■ A tarefa:
Reproduza todas as linhas abaixo sem alterar nada, mas deixe as imagens de fora.

*-*-*

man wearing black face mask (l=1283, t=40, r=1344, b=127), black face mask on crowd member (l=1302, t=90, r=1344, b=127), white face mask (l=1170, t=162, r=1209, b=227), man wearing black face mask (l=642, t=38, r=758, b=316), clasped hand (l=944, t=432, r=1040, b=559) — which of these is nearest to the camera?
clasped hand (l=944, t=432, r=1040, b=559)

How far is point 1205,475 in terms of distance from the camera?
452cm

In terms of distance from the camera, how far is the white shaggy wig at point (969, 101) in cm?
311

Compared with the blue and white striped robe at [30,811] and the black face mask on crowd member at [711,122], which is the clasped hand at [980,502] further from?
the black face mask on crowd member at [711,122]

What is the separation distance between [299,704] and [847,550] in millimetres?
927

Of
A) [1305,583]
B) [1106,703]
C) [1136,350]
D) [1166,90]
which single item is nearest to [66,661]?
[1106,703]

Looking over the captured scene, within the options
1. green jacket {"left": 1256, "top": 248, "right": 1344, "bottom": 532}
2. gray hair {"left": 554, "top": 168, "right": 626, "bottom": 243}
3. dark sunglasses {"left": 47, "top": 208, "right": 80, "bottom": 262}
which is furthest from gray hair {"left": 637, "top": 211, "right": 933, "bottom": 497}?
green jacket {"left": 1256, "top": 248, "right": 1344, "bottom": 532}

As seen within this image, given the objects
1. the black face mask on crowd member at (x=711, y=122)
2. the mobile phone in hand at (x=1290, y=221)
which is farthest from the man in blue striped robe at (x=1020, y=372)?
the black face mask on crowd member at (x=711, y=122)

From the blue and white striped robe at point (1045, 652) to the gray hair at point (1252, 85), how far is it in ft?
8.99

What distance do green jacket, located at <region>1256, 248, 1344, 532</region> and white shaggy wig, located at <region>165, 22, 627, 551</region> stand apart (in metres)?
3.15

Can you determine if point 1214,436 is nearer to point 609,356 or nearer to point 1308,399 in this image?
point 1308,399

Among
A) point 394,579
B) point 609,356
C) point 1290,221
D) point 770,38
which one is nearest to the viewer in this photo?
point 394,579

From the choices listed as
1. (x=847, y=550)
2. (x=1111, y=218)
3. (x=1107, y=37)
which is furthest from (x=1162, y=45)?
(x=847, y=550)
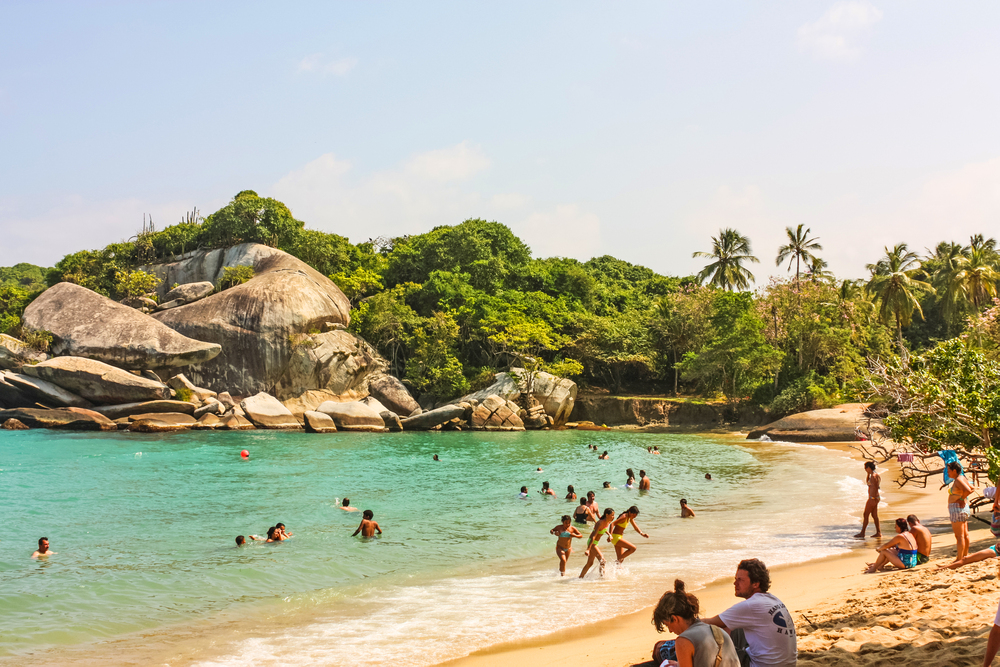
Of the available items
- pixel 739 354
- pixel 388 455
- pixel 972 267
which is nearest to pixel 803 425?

*-*-*

■ Problema resolvido:
man wearing black face mask (l=1283, t=40, r=1344, b=127), black face mask on crowd member (l=1302, t=90, r=1344, b=127), white face mask (l=1170, t=162, r=1209, b=227), man wearing black face mask (l=642, t=38, r=758, b=316), clasped hand (l=944, t=432, r=1040, b=559) — which of these is nearest to the camera?
clasped hand (l=944, t=432, r=1040, b=559)

How far is point 1205,475 in terms of distance from the camera?
452cm

In terms of distance from the camera, how far is the white shaggy wig at point (969, 101) in cm?
311

Compared with the blue and white striped robe at [30,811] and the black face mask on crowd member at [711,122], which is the clasped hand at [980,502] further from?
the black face mask on crowd member at [711,122]

What is the separation distance between [299,704] and [847,550] in millimetres?
927

Of
A) [1305,583]
B) [1106,703]
C) [1136,350]
D) [1166,90]
which single item is nearest to [66,661]?
[1106,703]

Looking over the captured scene, within the options
1. green jacket {"left": 1256, "top": 248, "right": 1344, "bottom": 532}
2. gray hair {"left": 554, "top": 168, "right": 626, "bottom": 243}
3. dark sunglasses {"left": 47, "top": 208, "right": 80, "bottom": 262}
which is furthest from gray hair {"left": 637, "top": 211, "right": 933, "bottom": 497}?
green jacket {"left": 1256, "top": 248, "right": 1344, "bottom": 532}

As seen within this image, given the objects
1. the black face mask on crowd member at (x=711, y=122)
2. the mobile phone in hand at (x=1290, y=221)
which is farthest from the man in blue striped robe at (x=1020, y=372)?
the black face mask on crowd member at (x=711, y=122)

From the blue and white striped robe at point (1045, 652) to the gray hair at point (1252, 85), how far is it in ft?
8.99

What distance do green jacket, located at <region>1256, 248, 1344, 532</region> and white shaggy wig, located at <region>165, 22, 627, 551</region> stand apart (in metres)?
3.15

Can you determine if point 1214,436 is nearer to point 609,356 or nearer to point 1308,399 in this image?
point 1308,399

Among
A) point 394,579
B) point 609,356
C) point 1290,221
D) point 770,38
which one is nearest to the viewer in this photo?
point 394,579

From the choices listed as
1. (x=847, y=550)
2. (x=1111, y=218)
3. (x=1107, y=37)
which is furthest from (x=1162, y=45)?
(x=847, y=550)
Of the available items
- pixel 739 354
- pixel 388 455
- pixel 972 267
which is nearest to pixel 803 425?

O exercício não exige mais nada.